_TASK LIST_:
a) According to the Image Bank text, how many new photos were added to the Bentley Historical Library's online database?
b) Reproduce the Image Bank text word for word, from "Arc of a diver" up to and including "back to 1946.".

_STUDY TEXT_:
Segment Open
The Bentley Historical Library’s Image Bank just expanded its online database by more than 17,000 new (actually, old) photos. This digital treasure trove includes vintage shots from Michigan Athletics, The Michiganensian, student photo albums, and more. Most downloads are free. Some images may have copyright restrictions. Enjoy this visual trip through U-M history — just in time for the University’s Bicentennial in 2017. (Text by Lara Zielin.)
Arc of a diver
Julie Bachman was a U-M history major and a varsity diver at Michigan from 1977-81. She won two National Collegiate titles, one AAU title, and four Big Ten titles. This 1979 photo is by Robert Kalmbach, a U-M staff photographer who covered Michigan athletics from 1969-2001.
An unidentified woman hula-hoops on the Diag, circa 1970. This picture is part of the University of Michigan News and Information photo series, which contains thousands of images from U-M news stories dating back to 1946.
When he was a U-M student, Arthur Miller, BA ’38, majored in journalism, worked for The Michigan Daily, and won two Hopwood Awards for his plays No Villain and Honors at Dawn. He posed for this photo in 1949 (the same year he wrote The Crucible). The image comes from the Bentley’s Alumni Association records.
Segment Closed
_DATA LISTING_:
Segment Open
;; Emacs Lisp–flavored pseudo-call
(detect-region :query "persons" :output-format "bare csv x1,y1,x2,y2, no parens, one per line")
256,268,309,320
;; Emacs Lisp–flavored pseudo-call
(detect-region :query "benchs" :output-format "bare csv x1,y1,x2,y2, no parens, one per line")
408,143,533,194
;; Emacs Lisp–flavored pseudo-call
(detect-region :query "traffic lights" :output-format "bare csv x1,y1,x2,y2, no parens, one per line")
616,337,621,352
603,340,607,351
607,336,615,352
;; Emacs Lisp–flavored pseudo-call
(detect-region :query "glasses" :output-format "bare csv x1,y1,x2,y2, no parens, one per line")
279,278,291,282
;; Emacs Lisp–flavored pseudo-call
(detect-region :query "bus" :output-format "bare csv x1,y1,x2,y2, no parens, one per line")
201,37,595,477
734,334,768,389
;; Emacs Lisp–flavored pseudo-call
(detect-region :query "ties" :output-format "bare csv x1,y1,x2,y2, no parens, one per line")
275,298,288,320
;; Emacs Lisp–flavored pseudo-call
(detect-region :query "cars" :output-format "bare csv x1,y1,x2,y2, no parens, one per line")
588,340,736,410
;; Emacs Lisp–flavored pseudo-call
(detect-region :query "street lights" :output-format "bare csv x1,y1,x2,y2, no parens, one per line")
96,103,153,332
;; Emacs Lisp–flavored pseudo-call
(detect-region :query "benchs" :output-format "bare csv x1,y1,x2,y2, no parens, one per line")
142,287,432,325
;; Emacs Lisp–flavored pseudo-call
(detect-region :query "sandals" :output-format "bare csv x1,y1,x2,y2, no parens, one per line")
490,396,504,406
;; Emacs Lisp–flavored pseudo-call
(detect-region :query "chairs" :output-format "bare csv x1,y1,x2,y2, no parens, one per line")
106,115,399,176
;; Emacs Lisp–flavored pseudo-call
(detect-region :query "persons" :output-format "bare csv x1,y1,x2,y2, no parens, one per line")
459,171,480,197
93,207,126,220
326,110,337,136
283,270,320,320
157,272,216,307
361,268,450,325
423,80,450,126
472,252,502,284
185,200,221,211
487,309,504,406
Segment Closed
_ANSWERS PROVIDED_:
a) More than 17,000.

b)
Arc of a diver
Julie Bachman was a U-M history major and a varsity diver at Michigan from 1977-81. She won two National Collegiate titles, one AAU title, and four Big Ten titles. This 1979 photo is by Robert Kalmbach, a U-M staff photographer who covered Michigan athletics from 1969-2001.
An unidentified woman hula-hoops on the Diag, circa 1970. This picture is part of the University of Michigan News and Information photo series, which contains thousands of images from U-M news stories dating back to 1946.